David de Meza (Letters, THES, June 11) believes I am in error in criticising the background paper to Dearing (Report 7) because it measures the extra value of a graduate to an employer as equal to the extra cost to the employer. He argues that "the purpose of the exercise was to determine if the flow of graduates should be increased" and that what mattered was what was happening on the margins of this market.
We both agree that economic theory predicts that employers will employ a class of workers until the value of the last worker employed just equals the extra cost of employing them. But what is equally true is that the same economic theory predicts that workers will supply their services until the benefits to the last worker coaxed into this market are just equal to the cost to him or her of providing their services. So the last worker makes no net gain.
So, on the margin, neither the employer nor the last graduate employed makes any net gain. I would not suggest using either measure as an estimate of the gains to employers and graduates from higher education. Indeed, it would be a mistake to describe these as estimates of gains, they are definitions of equilibrium conditions that apply only on the margin.

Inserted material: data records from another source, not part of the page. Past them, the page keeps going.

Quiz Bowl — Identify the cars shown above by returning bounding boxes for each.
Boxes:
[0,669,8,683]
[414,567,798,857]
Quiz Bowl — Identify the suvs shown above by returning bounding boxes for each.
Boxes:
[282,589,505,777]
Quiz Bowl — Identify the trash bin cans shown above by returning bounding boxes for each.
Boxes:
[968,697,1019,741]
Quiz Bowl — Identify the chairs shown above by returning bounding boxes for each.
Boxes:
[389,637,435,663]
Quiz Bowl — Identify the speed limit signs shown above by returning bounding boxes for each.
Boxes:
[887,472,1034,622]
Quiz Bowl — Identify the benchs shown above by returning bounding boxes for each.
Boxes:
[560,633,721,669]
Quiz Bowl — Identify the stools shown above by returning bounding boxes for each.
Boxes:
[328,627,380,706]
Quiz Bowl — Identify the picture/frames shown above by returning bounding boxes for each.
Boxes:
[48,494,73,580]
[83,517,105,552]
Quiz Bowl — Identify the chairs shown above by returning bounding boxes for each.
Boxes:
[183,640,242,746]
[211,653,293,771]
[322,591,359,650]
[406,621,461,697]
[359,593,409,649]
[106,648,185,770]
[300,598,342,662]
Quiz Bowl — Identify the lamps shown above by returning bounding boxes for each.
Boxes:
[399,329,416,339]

The problem arises if we use what is essentially a theory of short-run factor pricing using marginal analysis to establish the returns to investment in human capital. Clearly employers and graduates both benefit from graduate services (apart from the special case of the last worker employed). De Meza confuses what may have been the political impetus behind Dearing's report with the principles Dearing espoused and made explicit, that is: "The various beneficiaries of higher education should share its costs." If we are applying Dearing principles, these beneficiaries potentially include all employers of graduates, as well as all graduates. It is not just restricted to the case of those associated with expansion on the margin as De Meza thinks. But the methodology adopted in Report 7 simply assumes away all net benefits from higher education to employers by definition. And that is clearly wrong.